Casopitant (GW679769) is a novel substituted piperidine derivative that competitively binds with NK1 receptors. The full occupancy of the receptor by their piperidine compound inhibits its binding with tachykinin neurotransmitters, including SP. Casopitant, in a series of in vitro and in vivo experimentations, has exhibited a potent NK1 receptor antagonism. On 29 May 2008, GlaxoSmithKline announced the submission of a new drug application to the FDA for intravenous and oral formulations of casopitant mesylate. This drug was proposed for the prevention of chemotherapy-induced nausea and vomiting as an add-on therapy to the standard dual therapy of 5-HT3 receptor antagonists + dexamethasone. The submission also included a proposed indication for postoperative nausea and vomiting prevention. Rezonic™ is the proposed trade name for casopitant mesylate in the United States; Zunrisa™ is the proposed trade name for casopitant mesylate for GlaxoSmithKline’s global group of companies. In September 2009, GlaxoSmithKline decided to discontinue all regulatory filings for casopitant based on an estimate of the amount of additional safety data.
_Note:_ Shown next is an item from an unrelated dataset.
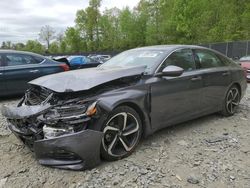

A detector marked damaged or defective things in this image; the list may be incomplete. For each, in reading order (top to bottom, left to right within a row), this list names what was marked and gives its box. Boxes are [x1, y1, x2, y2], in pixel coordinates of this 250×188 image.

Mitiglinide is a drug for the treatment of type 2 diabetes currently marked under tradename Glufast. Glufast® is available as the tablet for oral use, containing 5 mg or 10 mg of Mitiglinide calcium hydrate. The recommended dose is 10 mg three times daily just before each meal (within 5 minutes). Mitiglinide was approved by Pharmaceuticals and Medical Devices Agency of Japan (PMDA) on January 29, 2004, and is currently co-marketed in Japan by Kissei and Takeda. Mitiglinide is a rapid-acting insulin secretion-stimulating agent, its belongs to the meglitinide (glinide) class of blood glucose-lowering drugs. Mitiglinide is thought to stimulate insulin secretion by closing the ATP-sensitive K(+) (K(ATP)) channels in pancreatic beta-cells.